After 30 Bayesian optimization trials, the acquisition function assigns a high score to a point where the Gaussian process predicts only mediocre performance — lower than the current best. Why would Bayesian optimization choose to evaluate this point?
AThe acquisition function is malfunctioning — it should always select the point with the highest predicted mean
BThe point has high uncertainty, giving it high expected improvement potential even if the mean prediction is mediocre
CBayesian optimization ignores predicted means entirely and maximizes uncertainty only
DThe Gaussian process needs more evaluations before its predictions become reliable enough to trust
This is the exploration-exploitation tradeoff in action. Expected Improvement integrates over the GP's uncertainty: a point with mediocre predicted mean but high uncertainty has a meaningful probability of being much better than predicted, and thus high expected improvement. Maximizing the predicted mean alone (pure exploitation) would miss potentially good regions that haven't been explored. The acquisition function automatically handles this balance — it's not a bug but a core feature of why Bayesian optimization outperforms greedy search.
Question 2 Multiple Choice
What does a Gaussian process contribute to Bayesian optimization that makes it fundamentally different from random search?
APredicted values at untried points, which random search also provides through interpolation
BBoth predicted values AND calibrated uncertainty estimates at every point, enabling principled exploration
CExact true values at untried points computed from the observed data analytically
DA guarantee that the global optimum will be found within a fixed number of evaluations
The Gaussian process provides a probability distribution over function values at every untried point — not just a predicted value but also a confidence interval that widens where data is sparse and narrows where evaluations have occurred. This uncertainty map is what random search completely lacks. Without knowing where the function is well-explored versus unknown, random search cannot make informed decisions about where to look next. The uncertainty estimate is the key ingredient that allows the acquisition function to balance exploitation (high predicted value) and exploration (high uncertainty).
Question 3 True / False
Bayesian optimization is most valuable when each objective function evaluation is cheap, because the overhead of fitting and maximizing the Gaussian process is the main computational bottleneck.
TTrue
FFalse
Answer: False
Bayesian optimization is most valuable when each evaluation is EXPENSIVE — training a large neural network, running a physical simulation, or conducting a wet-lab experiment. When evaluations are cheap, simpler methods like random search or grid search are perfectly adequate and have no GP overhead. The whole point of Bayesian optimization is to minimize the number of expensive evaluations by using every past result intelligently.
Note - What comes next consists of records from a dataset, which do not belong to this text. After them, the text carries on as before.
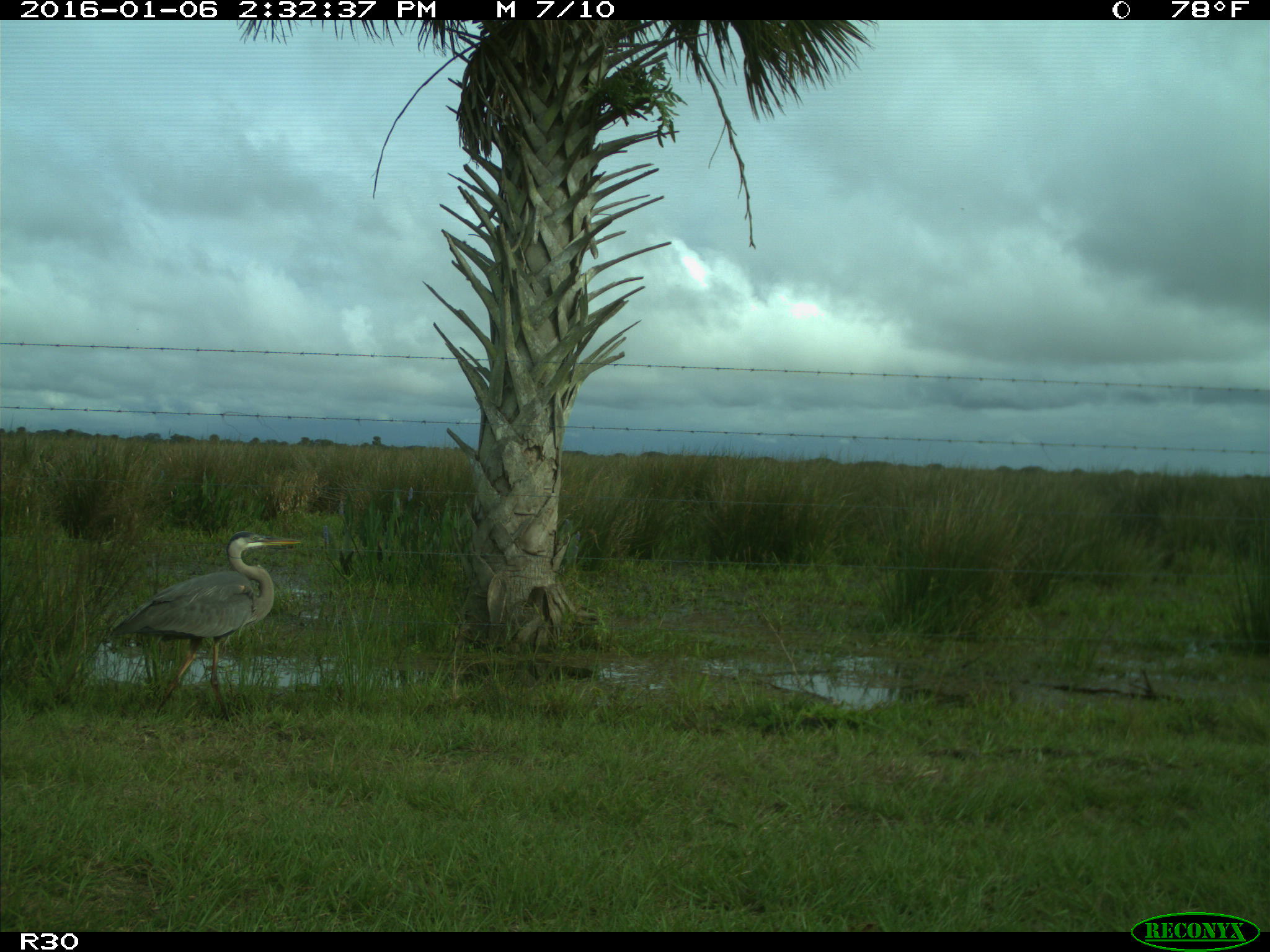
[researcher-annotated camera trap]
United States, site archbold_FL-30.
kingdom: Animalia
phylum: Chordata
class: Aves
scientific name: Aves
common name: birds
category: unidentified bird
The cost of fitting the GP (which scales cubically with observations) is trivial compared to the cost of model training runs measured in hours.
Question 4 True / False
Expected Improvement (EI) as an acquisition function automatically handles the exploration-exploitation tradeoff without requiring a manually tuned exploration parameter.
TTrue
FFalse
Answer: True
EI computes the expected amount by which a new point would surpass the current best observed value, integrating over the GP's uncertainty distribution. This formulation naturally produces exploration: where predictions are high and certain (good exploitation opportunity), EI is high. But where predictions are uncertain (unexplored territory), the probability of exceeding the current best through a lucky sample is also non-trivial, keeping EI high. As good regions become well-explored and their uncertainty drops, EI naturally shifts attention to uncertain regions — no manual temperature schedule or exploration parameter needed.
Question 5 Short Answer
Explain why Bayesian optimization is more efficient than random search, focusing on how the surrogate model and acquisition function change where the algorithm looks next.
Think about your answer, then reveal below.
Model answer: Random search evaluates hyperparameter configurations blindly — each trial is independent of all previous results. Bayesian optimization instead fits a Gaussian process surrogate model to all past evaluations, giving it a probabilistic map of which regions look promising and which are uncertain. The acquisition function (e.g., Expected Improvement) then uses this map to select the single point most likely to improve on the best result so far, considering both predicted performance and prediction uncertainty. Each new evaluation updates the surrogate and refines the map, so later trials become increasingly targeted. The result is that Bayesian optimization concentrates evaluations in genuinely promising regions rather than sampling uniformly, typically finding near-optimal configurations in 20–50 trials where random search might need hundreds.
The efficiency gain is entirely due to the feedback loop: past observations inform future decisions, which is impossible in random or grid search. This matters most in regimes where evaluations are expensive (hours per trial) and budgets are limited (tens of trials total) — exactly the setting of deep learning hyperparameter tuning or drug discovery.